── Source document

# A dolphin or 2



## JoshH (Sep 28, 2007)

Found a FAD about 7 miles from the pass and ended up anchored up next to it trying to catch kings. Caught these plus 100+ more that we released. The smaller king was caught on a live dolphin and the bigger one was caught on my little okuma 30 with 15 power pro and 15 flourocabon. Kings were skying all around us.... also saw a 7' mako jump


----------



## Dylan (Apr 15, 2008)

Sweet pics..what kind of fad was it? Nice job on the release too


----------



## JoshH (Sep 28, 2007)

it was a 10' piece of pvc and little tarp on it. Not very big and we about hit it


----------



## recess (Oct 8, 2007)

Nice catch, Enjoy your meals. :bowdown


----------



## msander4x4 (Jun 6, 2008)

whats a FAD?:banghead


----------



## M L (Nov 16, 2007)

FAD -Fish Attracting Device


----------



## fishingfromagunship (Oct 26, 2007)

Josh-

What did you catch the dolphin on?


----------



## JoshH (Sep 28, 2007)

Squid, cut bait, pompano jigs, bare hooks, bare jig heads, and live cigar minnows.


----------



## Captain Woody Woods (Oct 2, 2007)

got the whole chicken coop right there


----------



## Captain Woody Woods (Oct 2, 2007)

> *wishiniwasfishin07 (6/15/2008)* The smaller king was caught on a live dolphin and the bigger one was caught on my little okuma 30 with 15 power pro and 15 flourocabon. http://s46.photobucket.com/albums/f111/dirtbike1234/?action=view&current=IMG_3559.jpg


Lol josh in the first king you are describing what bait you used and the second fish you are describing what setup you used. what (bait) was the second king caught on?


----------



## JoshH (Sep 28, 2007)

:doh 

It was on a a little hook and a piece of squid meant for a dolphin


----------



## Clay-Doh (Oct 2, 2007)

Sweet job Josh!!!! Thats a mess of em right there! :toast

At first I thought you marked an underwater fad, anchored down and suspended in the water colum.

You shoulda checked the depth, and took a piece of rope and made it 15 feet shorter, and attached some kinda big weight to it and kept it there! Woulda held some triggers and AJlater too!


----------



## ateupwitit (May 26, 2008)

────

**Exercises**
**a)** From the fishing thread, copy out the passage between "At first I thought" and "and AJlater too!", inclusive.
**b)** In the fishing thread, which baits and lures does JoshH list as what he caught the dolphin on?
**c)** According to the fishing thread, what was the FAD made of?

── Extracted records

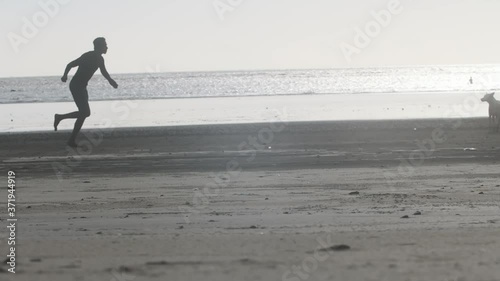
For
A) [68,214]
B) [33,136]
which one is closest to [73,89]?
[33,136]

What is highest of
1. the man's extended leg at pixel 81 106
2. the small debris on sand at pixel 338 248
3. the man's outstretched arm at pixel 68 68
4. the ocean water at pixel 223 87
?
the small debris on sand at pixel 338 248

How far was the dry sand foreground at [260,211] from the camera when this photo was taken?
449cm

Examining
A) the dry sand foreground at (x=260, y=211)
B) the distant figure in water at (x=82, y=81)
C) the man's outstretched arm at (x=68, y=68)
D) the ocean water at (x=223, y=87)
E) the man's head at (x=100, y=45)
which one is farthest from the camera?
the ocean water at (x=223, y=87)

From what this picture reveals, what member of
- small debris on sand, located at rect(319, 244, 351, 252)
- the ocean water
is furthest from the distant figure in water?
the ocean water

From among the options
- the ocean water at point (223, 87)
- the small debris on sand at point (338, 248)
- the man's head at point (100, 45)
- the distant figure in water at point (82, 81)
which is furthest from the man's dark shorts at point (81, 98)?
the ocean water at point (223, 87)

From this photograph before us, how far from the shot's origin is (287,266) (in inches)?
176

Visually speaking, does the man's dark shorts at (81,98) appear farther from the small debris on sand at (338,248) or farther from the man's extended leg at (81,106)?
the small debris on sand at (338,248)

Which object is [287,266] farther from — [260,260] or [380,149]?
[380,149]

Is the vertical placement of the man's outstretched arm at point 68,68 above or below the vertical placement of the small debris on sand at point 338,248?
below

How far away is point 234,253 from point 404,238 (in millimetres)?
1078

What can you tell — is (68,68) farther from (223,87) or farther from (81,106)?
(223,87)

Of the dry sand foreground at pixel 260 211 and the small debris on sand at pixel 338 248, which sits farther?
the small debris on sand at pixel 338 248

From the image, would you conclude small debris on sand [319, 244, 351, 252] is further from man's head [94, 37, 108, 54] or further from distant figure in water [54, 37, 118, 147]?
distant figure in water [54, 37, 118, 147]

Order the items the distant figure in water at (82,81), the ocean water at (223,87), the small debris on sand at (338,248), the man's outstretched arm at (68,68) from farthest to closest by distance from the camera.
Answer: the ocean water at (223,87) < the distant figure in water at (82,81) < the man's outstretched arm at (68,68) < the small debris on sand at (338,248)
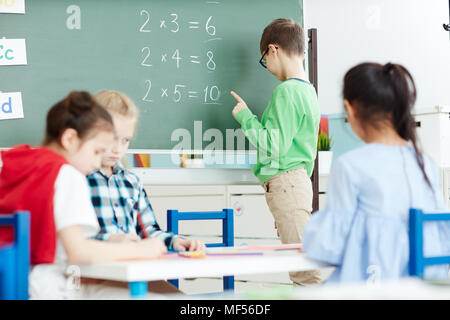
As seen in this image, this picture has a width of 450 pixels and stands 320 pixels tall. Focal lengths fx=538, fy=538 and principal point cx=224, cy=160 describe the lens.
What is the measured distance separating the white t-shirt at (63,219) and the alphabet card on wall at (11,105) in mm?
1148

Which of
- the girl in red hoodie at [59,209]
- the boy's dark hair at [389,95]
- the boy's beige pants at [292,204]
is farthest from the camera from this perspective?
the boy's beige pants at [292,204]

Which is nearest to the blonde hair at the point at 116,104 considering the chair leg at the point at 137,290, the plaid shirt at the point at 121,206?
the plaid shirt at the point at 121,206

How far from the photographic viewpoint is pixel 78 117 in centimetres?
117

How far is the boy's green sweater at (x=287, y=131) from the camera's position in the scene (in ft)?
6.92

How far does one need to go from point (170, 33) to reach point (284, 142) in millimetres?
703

────

**Solutions in order**
**a)**
At first I thought you marked an underwater fad, anchored down and suspended in the water colum.

You shoulda checked the depth, and took a piece of rope and made it 15 feet shorter, and attached some kinda big weight to it and kept it there! Woulda held some triggers and AJlater too!

**b)**
- Squid
- Cut bait
- Pompano jigs
- Bare hooks
- Bare jig heads
- Live cigar minnows

**c)** A 10' piece of PVC with a little tarp on it.